Science | Computed structures of core eukaryotic protein complexes

Proteins act as the scaffold and main substance constituting human tissues and organs and the protein-protein interaction (PPI) between protein monomers is crucial. The complex formed by the paired operation of proteins is an important foundation for the completion of various life activities. Therefore, the in-depth study of protein interaction is a necessary prerequisite for understanding and understanding various life phenomena. Among them, analyzing the structure of protein interactions is essential for understanding the function of protein interactions. However, there is still a lack of understanding of the three-dimensional structure of most protein complexes. The main obstacle is the instability of a large number of protein structures. The emergence of two AI algorithms, AlphaFold and RoseTTAFold, gave the hope of a breakthrough.

Both RoseTTAFold and AlphaFold can accurately predict protein structure based on the sequence, but their strategies are different. On the basis of the two-track neural network adopted by AlphaFold, RoseTTAFold adds a third track, which enables it to take into account different dimensions of information such as sequence, amino acid interaction, and three-dimensional protein structure at the same time. In addition, during the development process, RoseTTAFold’s team also tried a fast dual-orbit model. Although the accuracy of this dual-orbit model is not as good as that of the three-orbit model and AlphaFold, the calculation speed is nearly 100 times that of AlphaFold.

It is the different nature of the two sets of tools that give the research team the opportunity to combine the advantages of the two to screen for possible interacting proteins and predict their structure within the scope of the whole proteome. The dual-track RoseTTAFold is faster, which allows it to adapt to the scale of the whole proteome. In addition, RoseTTAFold focuses more on the co-evolutionary information in the protein sequence-proteins that can really interact in the cell should be co-evolved. AlphaFold is more focused on three-dimensional structure, so it is suitable for simulating whether two proteins can form a stable complex.

Figure 1. Protein complex structure
Figure 1. Protein complex structure

In this study, Prof. David Baker’s group extended the application scope of these AI tools for protein monomer structure prediction to predict the structure of protein complexes and predict those proteins that may interact in the cell within the entire proteome.

In this publication, they applied these methods to yeast, because yeast is an important eukaryotic model organism, and a large amount of experimental data on protein interactions in yeast can be used to measure the accuracy of their results. They used the co-evolution analysis of whole proteome amino acids and deep learning-based structural modeling to systematically identify and construct the accurate structure of yeast protein complexes. Their work uncovered 1,505 possible protein complexes. The three-dimensional structures of 699 of them have been analyzed by experimental methods, verifying the practicability of their methods. However, the three-dimensional structures of 700 predicted protein complexes are unknown, and 106 have never been described.
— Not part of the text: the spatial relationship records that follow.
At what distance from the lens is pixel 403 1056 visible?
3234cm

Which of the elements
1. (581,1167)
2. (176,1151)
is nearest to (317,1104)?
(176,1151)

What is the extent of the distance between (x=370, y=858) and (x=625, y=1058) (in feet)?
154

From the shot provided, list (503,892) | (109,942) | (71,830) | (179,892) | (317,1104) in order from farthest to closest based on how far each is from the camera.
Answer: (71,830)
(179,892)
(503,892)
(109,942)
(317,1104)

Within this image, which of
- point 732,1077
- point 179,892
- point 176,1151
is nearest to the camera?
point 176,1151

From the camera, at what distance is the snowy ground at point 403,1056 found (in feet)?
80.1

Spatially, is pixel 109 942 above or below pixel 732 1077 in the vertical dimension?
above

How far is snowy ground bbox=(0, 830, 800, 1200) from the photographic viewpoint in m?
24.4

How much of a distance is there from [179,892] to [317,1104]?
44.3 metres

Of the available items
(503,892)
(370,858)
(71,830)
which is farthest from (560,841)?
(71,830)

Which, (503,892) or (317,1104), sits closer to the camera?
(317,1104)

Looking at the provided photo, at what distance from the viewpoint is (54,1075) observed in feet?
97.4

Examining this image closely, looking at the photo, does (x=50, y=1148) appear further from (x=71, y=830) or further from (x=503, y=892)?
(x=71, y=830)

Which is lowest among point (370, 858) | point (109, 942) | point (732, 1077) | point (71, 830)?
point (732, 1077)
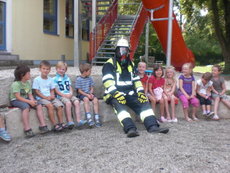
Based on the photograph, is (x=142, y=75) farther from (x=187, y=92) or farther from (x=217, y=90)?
(x=217, y=90)

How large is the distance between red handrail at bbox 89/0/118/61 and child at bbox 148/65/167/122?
489cm

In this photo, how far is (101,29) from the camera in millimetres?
11258

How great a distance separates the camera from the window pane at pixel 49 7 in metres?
10.7

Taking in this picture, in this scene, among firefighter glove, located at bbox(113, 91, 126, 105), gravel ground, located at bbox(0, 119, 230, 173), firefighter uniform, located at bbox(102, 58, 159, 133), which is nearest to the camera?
gravel ground, located at bbox(0, 119, 230, 173)

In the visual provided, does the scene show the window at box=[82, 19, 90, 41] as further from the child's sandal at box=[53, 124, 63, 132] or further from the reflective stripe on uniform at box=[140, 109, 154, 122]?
the child's sandal at box=[53, 124, 63, 132]

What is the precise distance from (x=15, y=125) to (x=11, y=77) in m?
0.83

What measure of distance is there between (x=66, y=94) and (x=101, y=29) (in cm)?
655

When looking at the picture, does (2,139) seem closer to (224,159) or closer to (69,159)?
(69,159)

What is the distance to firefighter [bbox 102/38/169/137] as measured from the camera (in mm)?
4973

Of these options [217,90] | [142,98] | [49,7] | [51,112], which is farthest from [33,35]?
[217,90]

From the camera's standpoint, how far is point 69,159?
361cm

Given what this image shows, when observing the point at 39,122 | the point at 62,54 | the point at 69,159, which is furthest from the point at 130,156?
the point at 62,54

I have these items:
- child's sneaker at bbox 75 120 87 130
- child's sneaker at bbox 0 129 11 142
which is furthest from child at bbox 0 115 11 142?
child's sneaker at bbox 75 120 87 130

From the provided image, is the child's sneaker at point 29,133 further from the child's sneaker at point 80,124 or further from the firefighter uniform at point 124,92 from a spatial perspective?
the firefighter uniform at point 124,92
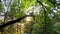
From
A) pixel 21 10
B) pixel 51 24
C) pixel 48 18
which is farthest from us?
pixel 21 10

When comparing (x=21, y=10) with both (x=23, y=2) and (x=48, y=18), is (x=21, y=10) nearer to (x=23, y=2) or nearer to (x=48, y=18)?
(x=23, y=2)

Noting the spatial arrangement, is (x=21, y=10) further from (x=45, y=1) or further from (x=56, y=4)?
(x=56, y=4)

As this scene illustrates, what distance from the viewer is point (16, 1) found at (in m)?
4.95

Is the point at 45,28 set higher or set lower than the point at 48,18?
lower

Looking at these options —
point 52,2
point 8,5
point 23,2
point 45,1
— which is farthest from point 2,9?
point 52,2

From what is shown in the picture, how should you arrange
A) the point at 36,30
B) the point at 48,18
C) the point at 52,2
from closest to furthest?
the point at 52,2 < the point at 48,18 < the point at 36,30

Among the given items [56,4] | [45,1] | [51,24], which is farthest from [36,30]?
[56,4]

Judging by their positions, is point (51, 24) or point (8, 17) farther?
point (8, 17)

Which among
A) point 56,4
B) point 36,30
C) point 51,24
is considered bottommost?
point 36,30

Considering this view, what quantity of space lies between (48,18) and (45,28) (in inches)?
10.0

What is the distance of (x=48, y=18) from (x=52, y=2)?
1.53 ft

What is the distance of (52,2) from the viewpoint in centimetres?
353

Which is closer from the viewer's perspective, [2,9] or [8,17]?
[8,17]

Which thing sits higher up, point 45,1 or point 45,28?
point 45,1
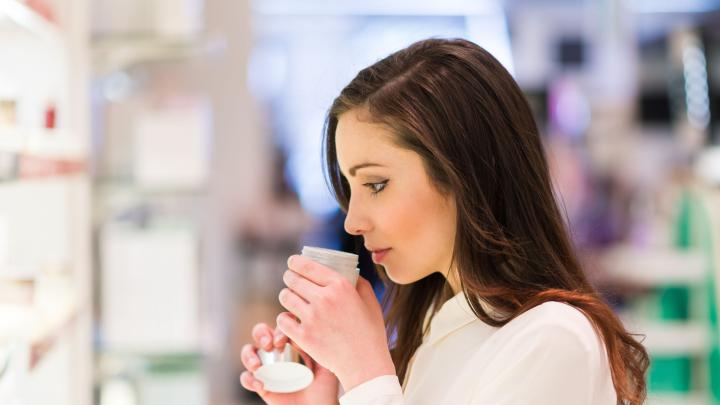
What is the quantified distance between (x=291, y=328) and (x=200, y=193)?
60.9 inches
In order to discover protein function from these unresearched or unknown protein-protein interactions, scientists around the world are working together. Combined with the three-dimensional structure model generated in current research, these collaborations have deepened understanding of organisms in many aspects, including DNA transcription, translation and repair, cell construction, intracellular component transportation, and cell synthesis of important molecules. In addition, they also discovered some interactions between proteins with known functions and proteins with unknown functions, laying the foundation for future research on proteins at these locations.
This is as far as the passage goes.